(Collected data)
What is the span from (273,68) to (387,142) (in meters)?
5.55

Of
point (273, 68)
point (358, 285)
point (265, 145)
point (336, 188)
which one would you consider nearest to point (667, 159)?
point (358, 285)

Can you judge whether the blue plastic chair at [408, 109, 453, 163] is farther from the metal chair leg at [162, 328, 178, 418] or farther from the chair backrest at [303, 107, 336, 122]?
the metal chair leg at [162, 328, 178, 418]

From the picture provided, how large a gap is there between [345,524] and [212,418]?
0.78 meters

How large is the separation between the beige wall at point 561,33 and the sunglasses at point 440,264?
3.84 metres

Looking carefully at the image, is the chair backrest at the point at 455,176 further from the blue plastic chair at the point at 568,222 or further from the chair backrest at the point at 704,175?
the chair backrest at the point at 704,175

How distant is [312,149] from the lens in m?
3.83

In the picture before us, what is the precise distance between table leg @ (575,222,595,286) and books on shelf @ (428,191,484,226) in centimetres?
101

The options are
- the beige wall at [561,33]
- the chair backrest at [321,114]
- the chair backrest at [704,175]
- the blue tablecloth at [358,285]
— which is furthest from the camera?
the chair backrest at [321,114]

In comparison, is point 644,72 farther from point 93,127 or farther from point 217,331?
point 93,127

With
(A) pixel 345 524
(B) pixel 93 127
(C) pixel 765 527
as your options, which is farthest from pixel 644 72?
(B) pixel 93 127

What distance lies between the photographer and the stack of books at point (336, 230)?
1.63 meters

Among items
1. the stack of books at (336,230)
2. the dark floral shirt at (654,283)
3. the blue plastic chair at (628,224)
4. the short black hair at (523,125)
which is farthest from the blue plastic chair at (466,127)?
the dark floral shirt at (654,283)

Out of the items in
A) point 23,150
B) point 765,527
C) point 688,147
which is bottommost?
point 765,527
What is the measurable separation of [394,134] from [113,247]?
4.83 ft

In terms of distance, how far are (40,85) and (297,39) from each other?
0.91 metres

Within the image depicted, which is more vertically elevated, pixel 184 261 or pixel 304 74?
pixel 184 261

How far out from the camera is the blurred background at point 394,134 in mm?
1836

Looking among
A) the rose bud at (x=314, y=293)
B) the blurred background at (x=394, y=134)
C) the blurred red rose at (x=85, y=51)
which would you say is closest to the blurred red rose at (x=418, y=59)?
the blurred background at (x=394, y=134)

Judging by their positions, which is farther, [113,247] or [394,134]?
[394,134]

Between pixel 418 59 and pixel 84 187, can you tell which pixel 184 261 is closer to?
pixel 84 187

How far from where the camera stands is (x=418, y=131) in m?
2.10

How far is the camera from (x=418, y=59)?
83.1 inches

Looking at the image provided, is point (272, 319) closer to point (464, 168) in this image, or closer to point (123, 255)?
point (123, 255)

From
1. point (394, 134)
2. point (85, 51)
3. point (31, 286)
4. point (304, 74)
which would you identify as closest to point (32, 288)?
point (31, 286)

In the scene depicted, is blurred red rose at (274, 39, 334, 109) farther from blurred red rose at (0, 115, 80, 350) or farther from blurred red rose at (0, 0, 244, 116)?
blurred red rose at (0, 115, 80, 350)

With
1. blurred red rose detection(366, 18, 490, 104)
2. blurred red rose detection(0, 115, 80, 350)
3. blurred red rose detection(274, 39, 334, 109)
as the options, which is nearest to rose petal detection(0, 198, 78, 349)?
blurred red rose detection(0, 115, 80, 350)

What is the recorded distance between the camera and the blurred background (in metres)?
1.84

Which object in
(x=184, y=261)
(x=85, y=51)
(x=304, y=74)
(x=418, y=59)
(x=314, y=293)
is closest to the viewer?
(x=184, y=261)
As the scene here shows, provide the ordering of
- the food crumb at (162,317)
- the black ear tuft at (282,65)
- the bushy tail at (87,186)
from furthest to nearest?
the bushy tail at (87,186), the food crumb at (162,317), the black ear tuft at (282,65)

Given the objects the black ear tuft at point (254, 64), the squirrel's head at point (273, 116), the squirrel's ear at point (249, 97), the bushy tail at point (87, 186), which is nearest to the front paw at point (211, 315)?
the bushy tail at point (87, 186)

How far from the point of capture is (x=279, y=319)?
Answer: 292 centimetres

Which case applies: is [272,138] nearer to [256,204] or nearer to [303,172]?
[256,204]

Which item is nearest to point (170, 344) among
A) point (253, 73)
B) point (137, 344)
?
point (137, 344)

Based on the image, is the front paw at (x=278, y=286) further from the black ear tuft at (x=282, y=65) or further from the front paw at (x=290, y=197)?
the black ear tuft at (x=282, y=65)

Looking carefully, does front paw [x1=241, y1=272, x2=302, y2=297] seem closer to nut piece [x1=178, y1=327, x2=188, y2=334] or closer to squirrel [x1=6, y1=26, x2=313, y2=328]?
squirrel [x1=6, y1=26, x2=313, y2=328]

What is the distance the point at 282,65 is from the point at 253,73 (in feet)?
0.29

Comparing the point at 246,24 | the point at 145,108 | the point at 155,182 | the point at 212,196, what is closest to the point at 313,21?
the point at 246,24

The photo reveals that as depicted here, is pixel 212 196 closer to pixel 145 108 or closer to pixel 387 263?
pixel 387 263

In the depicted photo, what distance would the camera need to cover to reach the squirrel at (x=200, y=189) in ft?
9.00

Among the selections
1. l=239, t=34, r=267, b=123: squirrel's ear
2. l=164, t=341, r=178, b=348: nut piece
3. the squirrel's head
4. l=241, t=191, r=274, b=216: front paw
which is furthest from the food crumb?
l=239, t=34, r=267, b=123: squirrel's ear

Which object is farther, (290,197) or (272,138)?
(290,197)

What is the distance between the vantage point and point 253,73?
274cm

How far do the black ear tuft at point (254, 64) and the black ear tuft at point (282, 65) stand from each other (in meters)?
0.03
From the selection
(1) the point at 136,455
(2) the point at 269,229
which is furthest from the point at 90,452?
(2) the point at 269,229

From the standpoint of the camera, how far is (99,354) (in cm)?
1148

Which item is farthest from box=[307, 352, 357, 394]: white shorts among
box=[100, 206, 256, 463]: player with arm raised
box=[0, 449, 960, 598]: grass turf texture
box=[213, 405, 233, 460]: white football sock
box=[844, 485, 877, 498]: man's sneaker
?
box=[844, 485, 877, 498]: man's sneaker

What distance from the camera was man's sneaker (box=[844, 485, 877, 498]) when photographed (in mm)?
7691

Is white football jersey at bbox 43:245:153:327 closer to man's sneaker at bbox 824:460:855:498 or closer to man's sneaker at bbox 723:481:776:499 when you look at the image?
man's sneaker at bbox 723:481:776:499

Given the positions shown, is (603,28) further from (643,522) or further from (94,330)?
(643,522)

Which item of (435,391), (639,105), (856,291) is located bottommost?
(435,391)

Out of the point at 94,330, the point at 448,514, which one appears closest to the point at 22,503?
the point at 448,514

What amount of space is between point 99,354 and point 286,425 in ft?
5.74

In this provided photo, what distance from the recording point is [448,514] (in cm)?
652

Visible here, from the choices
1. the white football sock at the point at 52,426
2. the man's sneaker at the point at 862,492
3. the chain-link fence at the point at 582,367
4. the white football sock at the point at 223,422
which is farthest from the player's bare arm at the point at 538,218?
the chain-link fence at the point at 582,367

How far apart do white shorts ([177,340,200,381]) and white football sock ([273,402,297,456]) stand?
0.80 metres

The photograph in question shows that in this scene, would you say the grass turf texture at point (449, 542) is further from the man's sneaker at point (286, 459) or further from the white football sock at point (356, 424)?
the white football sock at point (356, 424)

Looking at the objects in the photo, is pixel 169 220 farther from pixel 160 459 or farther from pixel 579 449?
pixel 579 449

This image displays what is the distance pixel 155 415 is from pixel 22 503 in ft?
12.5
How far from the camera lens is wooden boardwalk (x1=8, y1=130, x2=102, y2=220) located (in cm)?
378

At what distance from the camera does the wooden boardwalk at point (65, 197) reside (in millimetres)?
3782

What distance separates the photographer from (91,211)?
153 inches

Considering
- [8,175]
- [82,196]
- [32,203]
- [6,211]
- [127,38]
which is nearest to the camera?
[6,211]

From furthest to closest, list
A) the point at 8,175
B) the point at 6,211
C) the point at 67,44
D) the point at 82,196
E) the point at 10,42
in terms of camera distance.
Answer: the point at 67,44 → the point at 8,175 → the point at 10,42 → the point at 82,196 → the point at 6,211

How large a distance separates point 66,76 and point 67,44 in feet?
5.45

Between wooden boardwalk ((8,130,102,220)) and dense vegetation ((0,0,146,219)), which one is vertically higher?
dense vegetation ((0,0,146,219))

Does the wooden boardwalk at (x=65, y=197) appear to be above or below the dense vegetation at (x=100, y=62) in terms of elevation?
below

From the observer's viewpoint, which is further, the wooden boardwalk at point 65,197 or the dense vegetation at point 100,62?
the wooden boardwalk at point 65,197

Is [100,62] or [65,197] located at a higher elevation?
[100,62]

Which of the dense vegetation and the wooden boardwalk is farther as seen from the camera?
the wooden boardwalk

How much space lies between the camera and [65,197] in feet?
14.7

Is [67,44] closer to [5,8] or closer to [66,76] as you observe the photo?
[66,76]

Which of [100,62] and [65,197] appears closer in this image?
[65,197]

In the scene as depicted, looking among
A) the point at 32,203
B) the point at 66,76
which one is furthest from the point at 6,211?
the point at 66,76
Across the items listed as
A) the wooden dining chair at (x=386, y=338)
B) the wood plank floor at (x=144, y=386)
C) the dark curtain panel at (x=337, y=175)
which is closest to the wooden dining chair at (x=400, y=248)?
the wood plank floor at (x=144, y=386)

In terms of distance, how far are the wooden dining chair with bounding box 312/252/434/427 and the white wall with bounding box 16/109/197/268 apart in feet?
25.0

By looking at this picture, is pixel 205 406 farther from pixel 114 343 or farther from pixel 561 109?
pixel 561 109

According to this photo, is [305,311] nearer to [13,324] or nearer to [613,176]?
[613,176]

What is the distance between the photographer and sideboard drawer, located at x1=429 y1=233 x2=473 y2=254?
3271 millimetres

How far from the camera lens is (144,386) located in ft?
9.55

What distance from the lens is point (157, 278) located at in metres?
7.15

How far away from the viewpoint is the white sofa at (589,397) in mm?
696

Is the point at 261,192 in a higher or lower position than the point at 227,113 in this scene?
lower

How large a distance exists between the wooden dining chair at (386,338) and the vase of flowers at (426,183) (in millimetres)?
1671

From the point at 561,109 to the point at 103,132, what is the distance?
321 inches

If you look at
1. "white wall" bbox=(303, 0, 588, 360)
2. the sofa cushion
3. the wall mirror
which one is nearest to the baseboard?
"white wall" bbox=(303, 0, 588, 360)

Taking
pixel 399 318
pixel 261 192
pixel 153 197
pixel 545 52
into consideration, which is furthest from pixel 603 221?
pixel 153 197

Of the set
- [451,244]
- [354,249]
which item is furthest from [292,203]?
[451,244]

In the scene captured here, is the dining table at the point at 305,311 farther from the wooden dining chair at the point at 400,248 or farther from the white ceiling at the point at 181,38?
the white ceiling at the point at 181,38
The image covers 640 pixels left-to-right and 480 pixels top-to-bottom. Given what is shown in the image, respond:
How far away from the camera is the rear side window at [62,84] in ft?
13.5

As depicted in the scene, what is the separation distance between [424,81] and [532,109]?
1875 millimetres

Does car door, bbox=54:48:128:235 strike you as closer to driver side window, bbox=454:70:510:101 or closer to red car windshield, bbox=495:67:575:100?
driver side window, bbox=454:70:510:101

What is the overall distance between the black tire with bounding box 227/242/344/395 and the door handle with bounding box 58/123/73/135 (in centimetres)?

DIRECTIVE
Copy out every line from the one containing "In the scene captured" to the end of the material, both ends included.

EXERCISE RESULT
In the scene captured here, is the dining table at the point at 305,311 farther from the wooden dining chair at the point at 400,248 or farther from the white ceiling at the point at 181,38?
the white ceiling at the point at 181,38
The image covers 640 pixels left-to-right and 480 pixels top-to-bottom. Given what is shown in the image, respond:
How far away from the camera is the rear side window at [62,84] in ft?
13.5

As depicted in the scene, what is the separation distance between [424,81] and [532,109]?
1875 millimetres

Does car door, bbox=54:48:128:235 strike you as closer to driver side window, bbox=454:70:510:101 or closer to red car windshield, bbox=495:67:575:100?
driver side window, bbox=454:70:510:101

What is the overall distance between the black tire with bounding box 227/242/344/395 and the door handle with bounding box 58/123/73/135 (in centimetres)?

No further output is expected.